DATAI and the University of Salamanca bring advanced statistics closer to data decision making
Experts explore how statistical and machine learning models help predict risks and improve decisions in fields such as medicine, Economics or engineering

PhotoNaiaraCarrasco/From right to left: José Manuel Sánchez-Santos and Jesús López Fidalgo.
22 | 05 | 2025
The Institute of data Science and Artificial Intelligence (DATAI) of the University of Navarra of the University of Navarra hosted this Thursday a new seminar within its scientific lecture series , in partnership with the University of Salamanca. The session, entitled "Modeling survival and risk: some regression techniques in survival analysis", was given by Professor José Manuel Sánchez-Santos, expert in bioinformatics and member of the research group in Bioinformatics of the University of Salamanca.
Models to understand complex behaviors
During the meeting, Professor Sánchez-Santos presented different statistical and machine learning techniques that allow the construction of models to predict behaviors or results in complex situations, such as when a disease might appear or what factors influence the risk of a future event. "The use of these tools is especially useful in contexts where large volumes of data are involved, as they make it possible to identify which variables are really important without losing precision," explained the expert.
Survival analysis: measuring time to a core topic event
One of the focuses of the seminar was survival analysis, a branch of statistics that makes it possible to predict the time that may elapse before a relevant event occurs, such as a medical recovery, a technical breakdown or a financial default. Professor Sánchez-Santos explained that, for this purpose, tools such as the Kaplan-Meier estimator are used, a method that makes it possible to calculate the probability of an event occurring at different points in time, even when there is not complete information on all the cases. He also highlighted the Cox proportional hazards model , a regression technique that makes it possible to identify which factors significantly influence the risk of that event occurring. Both methods are widely used for their ability to generate robust predictive models applicable in fields such as medicine, Economics and engineering.

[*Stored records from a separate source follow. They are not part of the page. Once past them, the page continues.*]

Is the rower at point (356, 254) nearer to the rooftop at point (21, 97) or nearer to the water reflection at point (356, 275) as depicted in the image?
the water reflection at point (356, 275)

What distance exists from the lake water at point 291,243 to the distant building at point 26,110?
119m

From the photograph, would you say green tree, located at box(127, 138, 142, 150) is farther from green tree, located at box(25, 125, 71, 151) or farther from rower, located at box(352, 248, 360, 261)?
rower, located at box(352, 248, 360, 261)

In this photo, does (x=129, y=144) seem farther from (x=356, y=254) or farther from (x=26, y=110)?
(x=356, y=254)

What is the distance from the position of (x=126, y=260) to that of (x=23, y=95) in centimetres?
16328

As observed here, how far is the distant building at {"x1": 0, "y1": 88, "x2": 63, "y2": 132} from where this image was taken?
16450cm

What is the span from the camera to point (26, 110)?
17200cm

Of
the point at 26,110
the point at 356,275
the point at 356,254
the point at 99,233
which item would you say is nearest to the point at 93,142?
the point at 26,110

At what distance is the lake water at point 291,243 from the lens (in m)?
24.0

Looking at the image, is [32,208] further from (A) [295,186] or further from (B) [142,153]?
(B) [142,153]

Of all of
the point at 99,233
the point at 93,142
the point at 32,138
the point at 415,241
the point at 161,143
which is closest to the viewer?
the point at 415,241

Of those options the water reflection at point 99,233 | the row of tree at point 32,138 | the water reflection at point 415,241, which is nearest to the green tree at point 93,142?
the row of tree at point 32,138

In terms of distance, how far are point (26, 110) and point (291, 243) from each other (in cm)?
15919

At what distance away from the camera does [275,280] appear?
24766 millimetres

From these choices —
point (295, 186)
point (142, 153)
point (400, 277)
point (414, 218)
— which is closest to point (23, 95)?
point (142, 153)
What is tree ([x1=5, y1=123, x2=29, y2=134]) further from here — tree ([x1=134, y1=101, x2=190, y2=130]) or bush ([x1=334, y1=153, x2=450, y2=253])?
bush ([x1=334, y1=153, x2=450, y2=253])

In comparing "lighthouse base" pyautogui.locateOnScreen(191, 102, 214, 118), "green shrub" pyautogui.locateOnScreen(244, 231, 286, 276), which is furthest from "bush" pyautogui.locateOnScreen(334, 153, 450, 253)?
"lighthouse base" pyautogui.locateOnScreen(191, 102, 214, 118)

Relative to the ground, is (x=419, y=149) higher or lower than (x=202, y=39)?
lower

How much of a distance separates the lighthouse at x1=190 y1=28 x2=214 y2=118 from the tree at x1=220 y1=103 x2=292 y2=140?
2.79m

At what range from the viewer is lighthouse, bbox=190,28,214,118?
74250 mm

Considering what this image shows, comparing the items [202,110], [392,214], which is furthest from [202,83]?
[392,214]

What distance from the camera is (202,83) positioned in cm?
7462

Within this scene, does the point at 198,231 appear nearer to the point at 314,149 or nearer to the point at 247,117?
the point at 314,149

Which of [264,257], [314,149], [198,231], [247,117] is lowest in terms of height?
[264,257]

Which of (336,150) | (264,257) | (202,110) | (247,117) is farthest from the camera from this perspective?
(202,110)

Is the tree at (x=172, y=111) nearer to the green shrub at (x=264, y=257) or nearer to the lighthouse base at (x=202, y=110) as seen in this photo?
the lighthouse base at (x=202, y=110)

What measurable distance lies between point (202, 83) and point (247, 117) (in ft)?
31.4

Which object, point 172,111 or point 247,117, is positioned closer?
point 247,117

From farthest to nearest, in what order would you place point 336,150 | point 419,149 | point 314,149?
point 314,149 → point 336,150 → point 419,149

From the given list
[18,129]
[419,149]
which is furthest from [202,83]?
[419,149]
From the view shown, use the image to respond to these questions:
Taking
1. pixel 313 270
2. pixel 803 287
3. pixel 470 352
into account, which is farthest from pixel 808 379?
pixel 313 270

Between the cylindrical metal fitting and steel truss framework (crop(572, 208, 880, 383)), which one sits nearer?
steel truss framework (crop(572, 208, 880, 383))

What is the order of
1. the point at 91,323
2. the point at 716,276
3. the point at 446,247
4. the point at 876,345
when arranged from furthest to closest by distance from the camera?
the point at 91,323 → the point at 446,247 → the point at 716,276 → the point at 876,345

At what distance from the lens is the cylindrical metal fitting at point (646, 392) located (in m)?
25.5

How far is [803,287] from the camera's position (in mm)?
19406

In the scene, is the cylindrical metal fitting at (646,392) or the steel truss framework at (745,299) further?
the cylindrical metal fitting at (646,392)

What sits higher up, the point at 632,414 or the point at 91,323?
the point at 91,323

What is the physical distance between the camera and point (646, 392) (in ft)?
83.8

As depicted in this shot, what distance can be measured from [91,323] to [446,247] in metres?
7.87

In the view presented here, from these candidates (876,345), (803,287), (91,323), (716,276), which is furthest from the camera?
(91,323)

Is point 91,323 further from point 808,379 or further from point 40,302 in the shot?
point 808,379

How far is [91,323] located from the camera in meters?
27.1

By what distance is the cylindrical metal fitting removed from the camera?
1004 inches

From clinical data to personalized treatment
In an approach especially focused on medical research , Sánchez-Santos explained how regression techniques such as Lasso, Ridge and Elastic Net allow robust identification of risk and survival markers. These machine learning tools help to select the most relevant variables from a large set of data, eliminating those that are less significant or redundant. While Lasso tends to select a reduced issue of core topic variables, Ridge adjusts them smoothly without excluding any, and Elastic Net combines both strategies to achieve an effective balance. The expert also stressed the importance of cross-validation, a process that allows to evaluate the stability of the results obtained and to ensure that the identified markers remain consistent across different subsets of data. This robustness is a core topic for advancing the personalization of treatments and improving the clinical prognosis of patients.
The seminar also included real examples of biomedical data sets, especially in cancer cases, where these methodologies not only validate known biomarkers, but also enable the discovery of new ones. According to Jesús López Fidalgo, director of the data Science and Artificial Intelligence Institute (DATAI), "this integration of advanced statistics with bioinformatics opens up new avenues in translational research and significantly improves clinical decision-making in contexts of high uncertainty".
This seminar is part of the series of scientific talks that DATAI organizes with national and international experts, and reinforces its commitment to communicate data science in a rigorous, useful and accessible way for decision makers in complex environments.